§ Records to use:
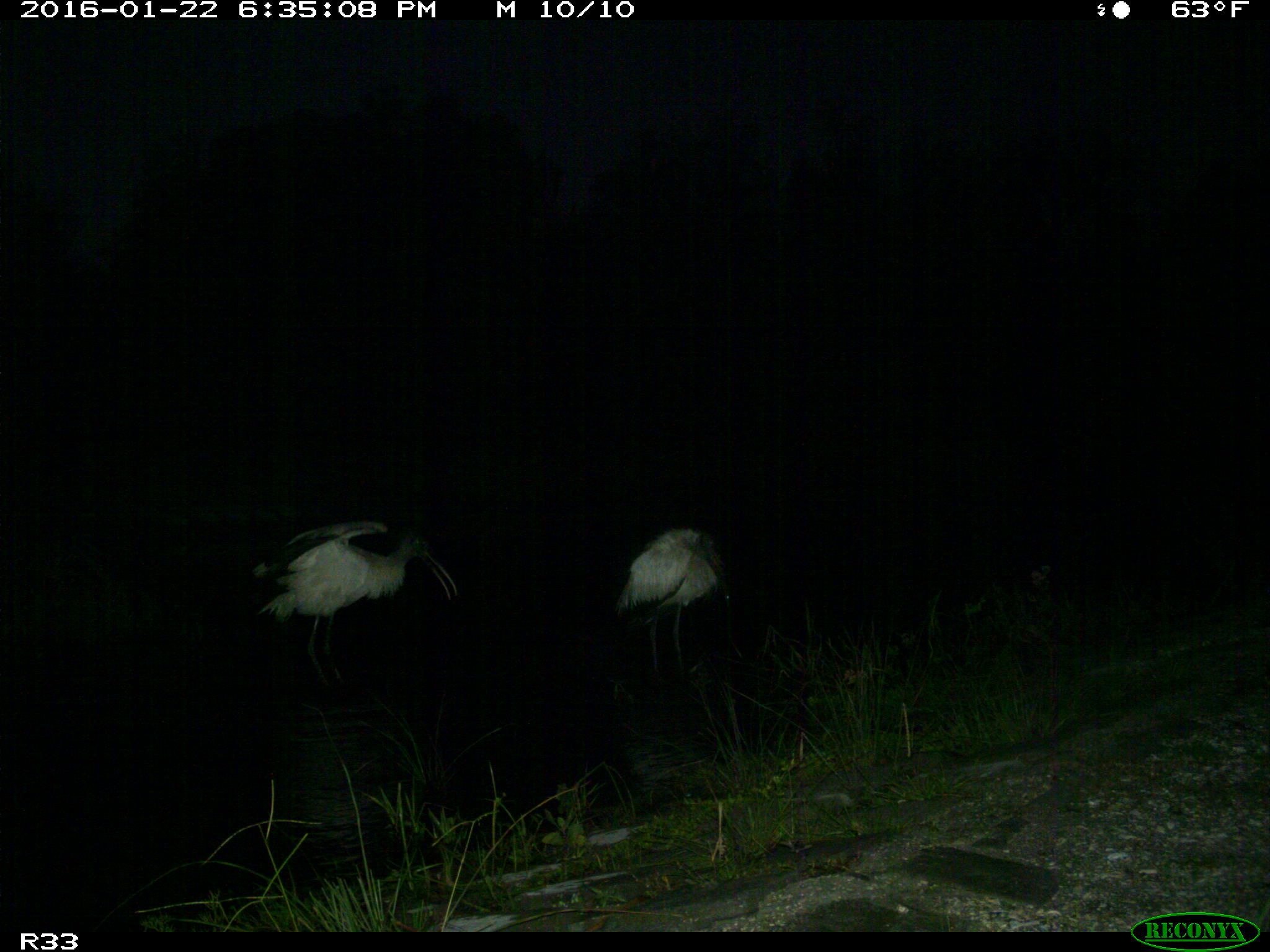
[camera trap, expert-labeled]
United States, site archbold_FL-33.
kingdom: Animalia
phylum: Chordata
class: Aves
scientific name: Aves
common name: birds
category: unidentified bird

§ Exercise details: The records above are to be transcribed in full, with images omitted.

§ Written reply:
[camera trap, expert-labeled]
United States, site archbold_FL-33.
kingdom: Animalia
phylum: Chordata
class: Aves
scientific name: Aves
common name: birds
category: unidentified bird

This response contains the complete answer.